Exploring the Carbon Footprint of Hugging Face's ML Models: A Repository Mining Study

The rise of machine learning (ML) systems has exacerbated their carbon footprint due to increased capabilities and model sizes. However, there is scarce knowledge on how the carbon footprint of ML models is actually measured, reported, and evaluated. In light of this, the paper aims to analyze the measurement of the carbon footprint of 1,417 ML models and associated datasets on Hugging Face, which is the most popular repository for pretrained ML models. The goal is to provide insights and recommendations on how to report and optimize the carbon efficiency of ML models. The study includes the first repository mining study on the Hugging Face Hub API on carbon emissions. This study seeks to answer two research questions: (1) how do ML model creators measure and report carbon emissions on Hugging Face Hub?, and (2) what aspects impact the carbon emissions of training ML models? The study yielded several key findings. These include a decreasing proportion of carbon emissions-reporting models, a slight decrease in reported carbon footprint on Hugging Face over the past 2 years, and a continued dominance of NLP as the main application domain. Furthermore, the study uncovers correlations between carbon emissions and various attributes such as model size, dataset size, and ML application domains. These results highlight the need for software measurements to improve energy reporting practices and promote carbon-efficient model development within the Hugging Face community. In response to this issue, two classifications are proposed: one for categorizing models based on their carbon emission reporting practices and another for their carbon efficiency. The aim of these classification proposals is to foster transparency and sustainable model development within the ML community.

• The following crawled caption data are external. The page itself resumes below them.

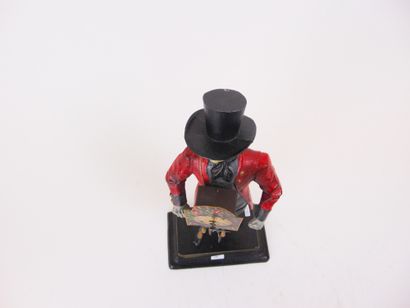 null Figure of a dandy supporting a clock, late 20th century, lacquered regulator,...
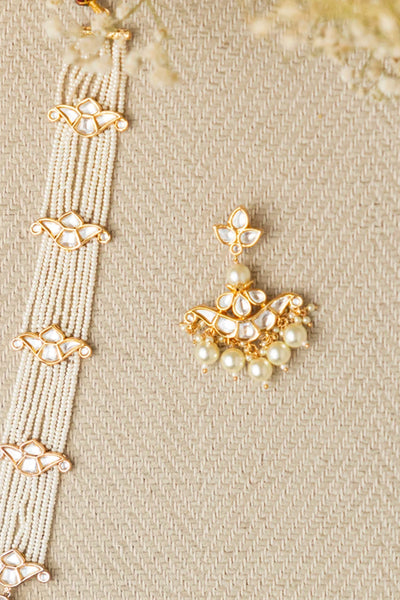 Pearl & Kundan Rani Haar Necklace SetPearl & Kundan Rani Haar Necklace Set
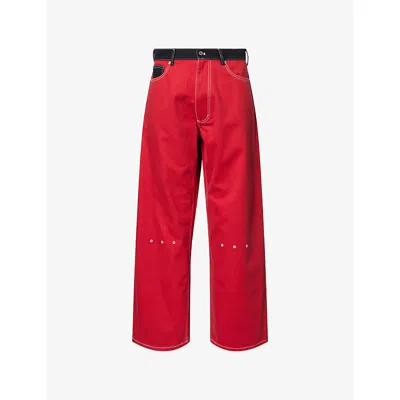 Mains Mens Embroidered-eyelet Wide-leg Denim Jeans In Red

翻译：机器学习(ML)系统的兴起因其不断增强的能力和模型规模而加剧了其碳足迹。然而，关于ML模型碳足迹实际如何测量、报告和评估的知识仍然匮乏。鉴于此，本文旨在分析Hugging Face上1,417个ML模型及相关数据集的碳足迹测量情况，Hugging Face是最流行的预训练ML模型仓库。目标是为如何报告和优化ML模型的碳效率提供洞见与建议。本研究首次基于Hugging Face Hub API针对碳排放进行了仓库挖掘研究。研究旨在回答两个问题：(1) ML模型创建者如何在Hugging Face Hub上测量和报告碳排放？(2) 哪些方面影响ML模型训练的碳排放？研究得出若干关键发现，包括报告碳排放的模型比例呈下降趋势，过去两年Hugging Face上报告的碳足迹略有减少，以及NLP作为主要应用领域的持续主导地位。此外，研究揭示了碳排放与模型规模、数据集大小及ML应用领域等属性之间的相关性。这些结果凸显了利用软件测量改进能源报告实践、促进Hugging Face社区碳高效模型开发的必要性。针对此问题，本文提出了两种分类：一种用于基于碳排放报告实践对模型进行分类，另一种用于基于碳效率进行分类。这些分类提案旨在促进ML社区的透明度和可持续模型开发。